Setting up clustered NFS
Prereqs
Configure CTDB as above and set it up to use public ipaddresses.
Verify that the CTDB cluster works.
sm-notify
Make sure you have the sm-notify tool installed in /usr/sbin.
You should find that tool in the nfs-util package for your operating system.
This tool is required so that CTDB will be able to successfully trigger lock recovery after an ip address failover/failback.
This tool must be installed as /usr/sbin/sm-notify on all nodes in the cluster.
/etc/exports
Export the same directory from all nodes.
Make sure to specify the fsid export option so that all nodes will present the same fsid to clients.
Clients can get "upset" if the fsid on a mount suddenly changes.
Example /etc/exports :
/gpfs0/data *(rw,fsid=1235)
/etc/sysconfig/nfs
This file must be edited to point statd to keep its state directory on
shared storage instead of in a local directory.
We must also make statd use a fixed port to listen on that is the same for
all nodes in the cluster.
If we don't specify a fixed port, the statd port will change during failover
which causes problems on some clients.
(some clients are very slow to realize when the port has changed)

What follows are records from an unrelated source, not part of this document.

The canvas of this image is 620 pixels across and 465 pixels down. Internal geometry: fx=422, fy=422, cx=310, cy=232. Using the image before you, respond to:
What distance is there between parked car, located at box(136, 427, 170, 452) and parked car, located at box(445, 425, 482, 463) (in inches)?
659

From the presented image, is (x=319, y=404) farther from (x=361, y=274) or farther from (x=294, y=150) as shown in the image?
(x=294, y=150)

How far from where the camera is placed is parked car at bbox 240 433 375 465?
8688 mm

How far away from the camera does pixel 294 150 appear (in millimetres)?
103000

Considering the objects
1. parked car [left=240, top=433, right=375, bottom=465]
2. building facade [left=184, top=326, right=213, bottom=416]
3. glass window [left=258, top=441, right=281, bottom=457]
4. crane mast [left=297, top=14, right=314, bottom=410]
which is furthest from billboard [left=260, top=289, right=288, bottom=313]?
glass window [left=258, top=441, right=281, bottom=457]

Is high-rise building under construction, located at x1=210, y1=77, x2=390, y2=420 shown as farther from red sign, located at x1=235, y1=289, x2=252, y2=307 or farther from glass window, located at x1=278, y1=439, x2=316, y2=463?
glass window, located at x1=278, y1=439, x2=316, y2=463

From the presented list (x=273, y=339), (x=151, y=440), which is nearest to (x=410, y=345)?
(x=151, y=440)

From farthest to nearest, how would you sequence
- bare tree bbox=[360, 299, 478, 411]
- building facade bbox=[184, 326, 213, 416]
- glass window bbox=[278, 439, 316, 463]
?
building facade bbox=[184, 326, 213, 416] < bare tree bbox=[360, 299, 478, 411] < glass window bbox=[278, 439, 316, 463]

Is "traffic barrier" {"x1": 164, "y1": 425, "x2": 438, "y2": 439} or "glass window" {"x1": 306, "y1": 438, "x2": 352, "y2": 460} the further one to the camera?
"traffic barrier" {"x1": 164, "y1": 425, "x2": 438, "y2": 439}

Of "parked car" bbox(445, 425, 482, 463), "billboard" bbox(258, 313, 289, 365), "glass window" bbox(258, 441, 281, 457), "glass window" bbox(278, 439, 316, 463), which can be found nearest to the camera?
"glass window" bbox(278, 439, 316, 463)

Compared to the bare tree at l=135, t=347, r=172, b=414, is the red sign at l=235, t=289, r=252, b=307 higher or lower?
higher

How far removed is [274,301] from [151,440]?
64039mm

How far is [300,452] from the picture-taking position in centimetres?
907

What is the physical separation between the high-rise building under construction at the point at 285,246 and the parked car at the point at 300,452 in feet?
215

This file should look something like :
CTDB_MANAGES_NFS=yes
CTDB_MANAGES_NFSLOCK=yes
STATD_SHARED_DIRECTORY=/gpfs0/nfs-state
STATD_HOSTNAME=\"ctdb -P $STATD_SHARED_DIRECTORY/192.168.1.1 -H /etc/ctdb/statd-callout -p 97\"
The CTDB_MANAGES_NFS line tells the events scripts that CTDB is to manage startup and shutdown of the NFS and NFSLOCK services.
The CTDB_MANAGES_NFSLOCK line tells the events scripts that CTDB is also to manage the nfs lock manager.
With these set to yes, CTDB will start/stop/restart these services as required.
STATD_SHARED_DIRECTORY is the shared directory where statd and the statd-callout script expects that the state variables and lists of clients to notify are found.
This directory must be stored on the shared cluster filesystem so that all nodes can access the same data.
Don't forget to create this directory:
mkdir /gpfs0/nfs-state
chkconfig
Since CTDB will manage and start/stop/restart the nfs and the nfslock services, you must disable them using chkconfig.
chkconfig nfs off
chkconfig nfslock off
Event scripts
CTDB clustering for NFS relies on two event scripts /etc/ctdb/events.d/nfs and /etc/ctdb/events.d/nfslock.
These two scripts are provided by the RPM package and there should not be any need to change them.
IMPORTANT
Never ever mount the same nfs share on a client from two different nodes in the cluster at the same time!
The client side caching in NFS is very fragile and assumes/relies on that an object can only be accessed through one single path at a time.